Render every line of the records below as a JSON list of strings, one string per line, with blank lines skipped. Leave the pictures out.

[Questions on pictured scenes]
═══

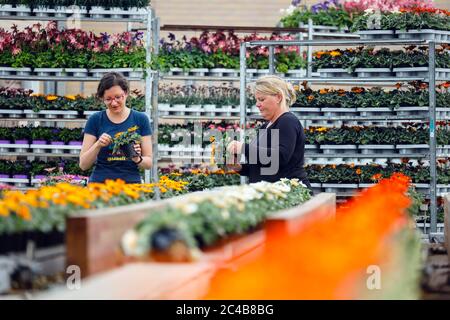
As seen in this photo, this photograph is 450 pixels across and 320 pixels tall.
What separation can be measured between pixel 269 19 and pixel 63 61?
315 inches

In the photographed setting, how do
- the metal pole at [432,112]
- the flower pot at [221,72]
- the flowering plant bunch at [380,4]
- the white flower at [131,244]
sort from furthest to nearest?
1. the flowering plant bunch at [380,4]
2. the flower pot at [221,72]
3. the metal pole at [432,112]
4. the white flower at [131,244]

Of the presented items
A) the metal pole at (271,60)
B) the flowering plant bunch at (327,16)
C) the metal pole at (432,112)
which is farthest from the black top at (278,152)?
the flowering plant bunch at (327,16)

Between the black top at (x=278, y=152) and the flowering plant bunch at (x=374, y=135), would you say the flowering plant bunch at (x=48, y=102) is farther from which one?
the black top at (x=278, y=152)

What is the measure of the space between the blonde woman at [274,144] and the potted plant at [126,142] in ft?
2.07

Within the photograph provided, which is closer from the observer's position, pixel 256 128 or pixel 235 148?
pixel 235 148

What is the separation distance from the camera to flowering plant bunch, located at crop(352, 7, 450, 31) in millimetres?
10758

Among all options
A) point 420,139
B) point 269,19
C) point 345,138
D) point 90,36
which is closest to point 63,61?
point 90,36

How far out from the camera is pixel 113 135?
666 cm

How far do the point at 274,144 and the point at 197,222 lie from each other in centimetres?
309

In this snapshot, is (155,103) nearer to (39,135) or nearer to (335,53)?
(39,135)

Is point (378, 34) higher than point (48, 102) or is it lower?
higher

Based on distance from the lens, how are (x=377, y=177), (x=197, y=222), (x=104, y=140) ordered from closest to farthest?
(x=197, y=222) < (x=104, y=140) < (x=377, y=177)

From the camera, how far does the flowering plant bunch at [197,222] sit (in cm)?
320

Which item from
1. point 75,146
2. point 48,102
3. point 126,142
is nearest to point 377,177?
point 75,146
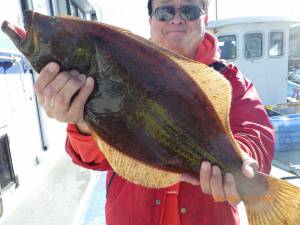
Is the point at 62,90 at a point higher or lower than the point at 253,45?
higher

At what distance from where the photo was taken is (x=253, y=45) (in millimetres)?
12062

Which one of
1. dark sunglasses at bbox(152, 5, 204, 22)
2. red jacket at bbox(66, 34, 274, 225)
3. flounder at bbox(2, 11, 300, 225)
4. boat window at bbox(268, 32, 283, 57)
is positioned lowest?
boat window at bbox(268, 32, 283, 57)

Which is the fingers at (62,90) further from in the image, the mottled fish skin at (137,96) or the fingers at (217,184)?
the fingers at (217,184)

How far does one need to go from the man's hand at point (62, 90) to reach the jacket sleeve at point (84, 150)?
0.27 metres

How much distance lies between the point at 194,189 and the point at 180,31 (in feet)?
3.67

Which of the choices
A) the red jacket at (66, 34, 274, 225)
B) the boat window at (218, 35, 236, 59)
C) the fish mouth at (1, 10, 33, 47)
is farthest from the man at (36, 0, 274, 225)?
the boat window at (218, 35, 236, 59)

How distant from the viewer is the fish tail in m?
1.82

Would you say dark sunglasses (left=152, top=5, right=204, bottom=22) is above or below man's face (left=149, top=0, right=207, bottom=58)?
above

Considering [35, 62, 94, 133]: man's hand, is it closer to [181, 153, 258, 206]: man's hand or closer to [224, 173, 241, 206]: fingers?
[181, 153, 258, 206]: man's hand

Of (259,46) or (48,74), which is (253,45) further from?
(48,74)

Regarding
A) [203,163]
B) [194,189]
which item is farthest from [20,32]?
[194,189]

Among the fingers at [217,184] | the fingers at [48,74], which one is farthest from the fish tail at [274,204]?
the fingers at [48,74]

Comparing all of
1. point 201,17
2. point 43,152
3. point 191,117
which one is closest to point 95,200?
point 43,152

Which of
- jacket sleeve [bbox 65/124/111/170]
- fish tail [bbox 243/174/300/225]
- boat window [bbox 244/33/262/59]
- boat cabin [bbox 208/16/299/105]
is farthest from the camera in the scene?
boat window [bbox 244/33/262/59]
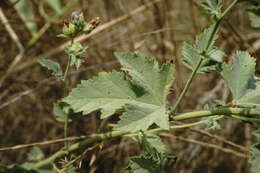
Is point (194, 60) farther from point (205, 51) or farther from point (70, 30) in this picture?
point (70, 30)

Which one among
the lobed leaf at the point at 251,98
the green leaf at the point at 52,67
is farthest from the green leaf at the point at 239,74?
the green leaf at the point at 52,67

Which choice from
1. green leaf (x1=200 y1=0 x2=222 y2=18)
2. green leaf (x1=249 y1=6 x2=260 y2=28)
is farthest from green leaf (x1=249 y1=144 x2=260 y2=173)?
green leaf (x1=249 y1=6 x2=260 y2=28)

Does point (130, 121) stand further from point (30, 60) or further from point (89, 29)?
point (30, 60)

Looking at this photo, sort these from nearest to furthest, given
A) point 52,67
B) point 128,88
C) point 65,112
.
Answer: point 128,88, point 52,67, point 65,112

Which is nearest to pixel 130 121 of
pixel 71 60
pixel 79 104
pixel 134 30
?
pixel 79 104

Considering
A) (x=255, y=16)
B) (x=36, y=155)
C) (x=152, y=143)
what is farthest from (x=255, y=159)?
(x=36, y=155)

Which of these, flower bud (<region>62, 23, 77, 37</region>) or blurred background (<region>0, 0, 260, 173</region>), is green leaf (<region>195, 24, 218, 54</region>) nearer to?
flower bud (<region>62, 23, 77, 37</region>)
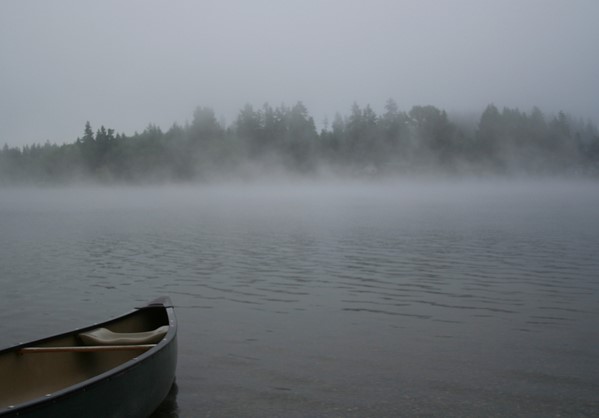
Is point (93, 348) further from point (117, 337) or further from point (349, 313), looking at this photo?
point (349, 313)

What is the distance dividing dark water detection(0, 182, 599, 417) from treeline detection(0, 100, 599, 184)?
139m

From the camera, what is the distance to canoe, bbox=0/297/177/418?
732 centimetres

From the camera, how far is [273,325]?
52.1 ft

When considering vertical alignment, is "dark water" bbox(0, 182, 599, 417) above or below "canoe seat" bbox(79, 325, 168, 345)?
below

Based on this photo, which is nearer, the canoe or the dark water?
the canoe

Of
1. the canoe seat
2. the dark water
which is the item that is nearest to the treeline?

═══

Task result >>
[
  "As seen in this photo, this photograph is 450 pixels across and 320 pixels tall.",
  "What separation can be measured between pixel 269 19 and pixel 63 61?",
  "315 inches",
  "In the photographed setting, how do",
  "- the metal pole at [432,112]",
  "- the flower pot at [221,72]",
  "- the flowering plant bunch at [380,4]",
  "- the white flower at [131,244]",
  "sort from furthest to nearest?",
  "1. the flowering plant bunch at [380,4]",
  "2. the flower pot at [221,72]",
  "3. the metal pole at [432,112]",
  "4. the white flower at [131,244]",
  "Of the presented items",
  "A) the metal pole at (271,60)",
  "B) the flowering plant bunch at (327,16)",
  "C) the metal pole at (432,112)",
  "which is farthest from the black top at (278,152)?",
  "the flowering plant bunch at (327,16)",
  "Between the black top at (x=278, y=152) and the flowering plant bunch at (x=374, y=135), would you say the flowering plant bunch at (x=48, y=102) is farther from which one?",
  "the black top at (x=278, y=152)",
  "What is the measure of the space between the blonde woman at [274,144] and the potted plant at [126,142] in ft?",
  "2.07",
  "Within the photograph provided, which is closer from the observer's position, pixel 256 128 or pixel 235 148?",
  "pixel 235 148",
  "What is the separation distance from the camera to flowering plant bunch, located at crop(352, 7, 450, 31) in millimetres?",
  "10758",
  "Among all options",
  "A) point 420,139",
  "B) point 269,19",
  "C) point 345,138",
  "D) point 90,36",
  "which is closest to point 63,61?",
  "point 90,36",
  "How far out from the camera is pixel 113 135?",
  "666 cm",
  "How far do the point at 274,144 and the point at 197,222 lie from each other in centimetres?",
  "309",
  "In this snapshot, is (155,103) nearer to (39,135) or nearer to (335,53)?",
  "(39,135)",
  "Is point (378, 34) higher than point (48, 102) or is it lower?",
  "higher",
  "Based on distance from the lens, how are (x=377, y=177), (x=197, y=222), (x=104, y=140) ordered from closest to farthest?",
  "(x=197, y=222) < (x=104, y=140) < (x=377, y=177)",
  "From the camera, how far does the flowering plant bunch at [197,222] sit (in cm)?",
  "320",
  "Which item from",
  "1. point 75,146",
  "2. point 48,102",
  "3. point 126,142",
  "is nearest to point 377,177?",
  "point 75,146",
  "Is the point at 62,90 at a point higher or lower than the point at 253,45?",
  "higher",
  "At what distance from where the photo was taken is (x=253, y=45) (in millimetres)?",
  "12062",
  "Which one of",
  "1. dark sunglasses at bbox(152, 5, 204, 22)",
  "2. red jacket at bbox(66, 34, 274, 225)",
  "3. flounder at bbox(2, 11, 300, 225)",
  "4. boat window at bbox(268, 32, 283, 57)",
  "is positioned lowest?",
  "boat window at bbox(268, 32, 283, 57)",
  "Which is the fingers at (62,90) further from in the image, the mottled fish skin at (137,96) or the fingers at (217,184)?",
  "the fingers at (217,184)",
  "How far does one need to go from the man's hand at point (62, 90) to reach the jacket sleeve at point (84, 150)?",
  "0.27 metres",
  "How much distance lies between the point at 194,189 and the point at 180,31 (in feet)?",
  "3.67",
  "Which of the choices",
  "A) the red jacket at (66, 34, 274, 225)",
  "B) the boat window at (218, 35, 236, 59)",
  "C) the fish mouth at (1, 10, 33, 47)",
  "is farthest from the man at (36, 0, 274, 225)?",
  "the boat window at (218, 35, 236, 59)",
  "How distant from the viewer is the fish tail in m?",
  "1.82",
  "Would you say dark sunglasses (left=152, top=5, right=204, bottom=22) is above or below man's face (left=149, top=0, right=207, bottom=58)?",
  "above",
  "Considering [35, 62, 94, 133]: man's hand, is it closer to [181, 153, 258, 206]: man's hand or closer to [224, 173, 241, 206]: fingers?",
  "[181, 153, 258, 206]: man's hand",
  "Of (259,46) or (48,74), which is (253,45) further from?",
  "(48,74)",
  "Regarding",
  "A) [203,163]",
  "B) [194,189]",
  "which item is farthest from [20,32]?",
  "[194,189]",
  "Among the fingers at [217,184] | the fingers at [48,74], which one is farthest from the fish tail at [274,204]?",
  "the fingers at [48,74]",
  "Comparing all of",
  "1. point 201,17",
  "2. point 43,152",
  "3. point 191,117",
  "which one is closest to point 95,200?",
  "point 43,152",
  "Which of",
  "- jacket sleeve [bbox 65/124/111/170]",
  "- fish tail [bbox 243/174/300/225]",
  "- boat window [bbox 244/33/262/59]",
  "- boat cabin [bbox 208/16/299/105]",
  "is farthest from the camera in the scene?",
  "boat window [bbox 244/33/262/59]",
  "Is point (194, 60) farther from point (205, 51) or farther from point (70, 30) in this picture?",
  "point (70, 30)",
  "Which one among",
  "the lobed leaf at the point at 251,98",
  "the green leaf at the point at 52,67",
  "is farthest from the green leaf at the point at 239,74?",
  "the green leaf at the point at 52,67",
  "Which choice from",
  "1. green leaf (x1=200 y1=0 x2=222 y2=18)",
  "2. green leaf (x1=249 y1=6 x2=260 y2=28)",
  "is farthest from green leaf (x1=249 y1=144 x2=260 y2=173)?",
  "green leaf (x1=249 y1=6 x2=260 y2=28)",
  "Does point (130, 121) stand further from point (30, 60) or further from point (89, 29)?",
  "point (30, 60)",
  "Looking at this photo, sort these from nearest to furthest, given",
  "A) point 52,67",
  "B) point 128,88",
  "C) point 65,112",
  ".",
  "Answer: point 128,88, point 52,67, point 65,112",
  "Which is nearest to pixel 130 121 of",
  "pixel 71 60",
  "pixel 79 104",
  "pixel 134 30",
  "?",
  "pixel 79 104",
  "Considering",
  "A) (x=255, y=16)",
  "B) (x=36, y=155)",
  "C) (x=152, y=143)",
  "what is farthest from (x=255, y=159)?",
  "(x=36, y=155)",
  "Which of these, flower bud (<region>62, 23, 77, 37</region>) or blurred background (<region>0, 0, 260, 173</region>), is green leaf (<region>195, 24, 218, 54</region>) nearer to?",
  "flower bud (<region>62, 23, 77, 37</region>)",
  "Is point (93, 348) further from point (117, 337) or further from point (349, 313), looking at this photo?",
  "point (349, 313)",
  "What is the distance dividing dark water detection(0, 182, 599, 417) from treeline detection(0, 100, 599, 184)?",
  "139m",
  "From the camera, what is the distance to canoe, bbox=0/297/177/418?",
  "732 centimetres",
  "From the camera, how far is [273,325]?",
  "52.1 ft",
  "When considering vertical alignment, is \"dark water\" bbox(0, 182, 599, 417) above or below \"canoe seat\" bbox(79, 325, 168, 345)?",
  "below",
  "Based on this photo, which is nearer, the canoe or the dark water?",
  "the canoe",
  "Of",
  "1. the canoe seat",
  "2. the dark water",
  "which is the item that is nearest to the treeline?"
]